== Excerpted text
How Turkey’s Institutions and the AKP’s political ambition prevents peace with the Kurds

By now several articles have described the connection between the end of the PKK talks, the military intervention against both the Islamic State and the Kurdistan’s Worker’s Party (PKK), as well as the recent political pressure on the Kurdish party HDP. (In addition to my own post, see also here, here, and here). But beyond the recent resumption of violence, there is a broader link between the persecution of the Kurdish political movement and the PKK talks that remains relatively unexplored (with a few exceptions, see for example this article by Jake Hess from 2012, and this article by Alex Christie-Miller from 2010).

In retrospect, the cyclical crackdowns on the Kurdish political movement (in which I include both banned organizations like those of the PKK, as well political parties like the DTP, BDP, and now HDP, who share similar goals as the PKK but pursue them through politics rather than violence), have often coincided with disappointing election results for the AKP in the Kurdish region.

Seen in this light, recent pressure on HDP politicians like Selahattin Demirtaş and Figen Yüksekdağ are less a sign of an acceleration in Turkey’s authoritarian turn than a foreseeable outcome of AKP’s long-running political strategy for the Kurdish problem.

Undoubtedly, the AKP has in many ways pulled ahead of the curve on Kurdish cultural rights. Nevertheless, the AKP period has concurrently witnessed extensive repression of Kurds. Separate from military engagements, there’s also been recurring persecution against Kurdish political activists, brutal responses to demonstrations, controversial air strikes against civilians, systematic abuse of children by security forces, party closures, removing the right to stand for public office, and frequent ultranationalist rhetoric by the AKP leadership.

So then, what explains why the AKP has on one hand appeared willing to pursue some reform for Kurds, yet on the other has facilitated extensive repression against them? Or, in other words, how did the AKP lose its position as the party that “represents the Kurds”. To understand this, it’s important to first go through what’s at stake in the negotiations themselves.

In practice, the negotiations have focused more on a PKK withdrawal from Turkish territory, against the backdrop of each side’s main demands. Whereas the Turkish government has repeatedly made clear its insistence on PKK laying down its arms, the PKK’s demands for an end to the conflict have, with some variation, focused on several key demands. These include allowing education in mother’s language, amnesty for PKK members, reforming the justice system (in particular the anti-terror courts as well as the legal definitions of “membership” and “support” for terrorist organizations), and reforming political institutions including lowering the ten percent threshold for parliamentary representation as well as a form of vaguely defined “democratic autonomy”.
====
== Dataset
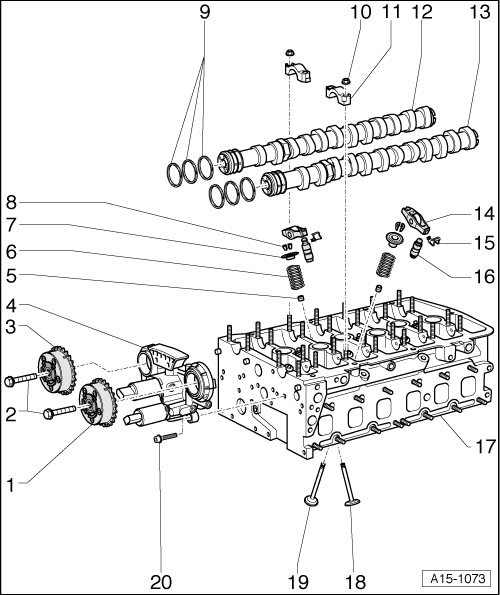 9
10
11
12
13
8
7
6
5
4
3
2
1
14
15
16
17
20
19
18
A15-1073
====
▸ Requirement A: In the article on the AKP and the Kurdish peace talks, what has the Turkish government repeatedly insisted the PKK do?
▸ Requirement B: Carry on the article about the AKP and the Kurdish peace talks, picking up after its final sentence.

▸ Answer section A: Lay down its arms.

▸ Answer section B:
From a political standpoint, many of these demands have arguably been difficult for the AKP to fulfill due to the existing institutional constraints as well as AKP’s own political ambition:

  • The issue of amnesty is particularly thorny for the AKP as even partial amnesty of PKK, not to mention making Kurdish provinces “autonomous,” would likely result in a nationalist backlash eroding AKP support among their ethnically Turkish base. Passing legislation implementing any of these concessions could, in principle also leave the AKP open to legal prosecution for violating laws as well as the constitution.
  • Reforming the anti-terror laws would not only remove a key instrument in the fight against terrorism but would also have put it in direct conflict with a state security apparatus infused with Turkish nationalism and significant corporate interests themselves. Moreover, this would have further added to the AKP’s ongoing court battles on other legal issues, such as corruption, risk of closure, persecution of political opponents (see, for example, here and here).
  • A broader democratization would have removed a key political advantage of the AKP. The ten percent threshold as well as the limited constraints to executive power, available to Turkish governments largely due to the authoritarian institutions imposed after the 1980 coup, is what has allowed the AKP to pursue its agenda in the first place. Furthermore, any reforms improving on Turkey’s democratic deficit would leave the AKP with little expected electoral gain if voters would then desert AKP for new, first-best political choices. Especially for the Kurds, this would almost surely mean Kurdish parties and politicians.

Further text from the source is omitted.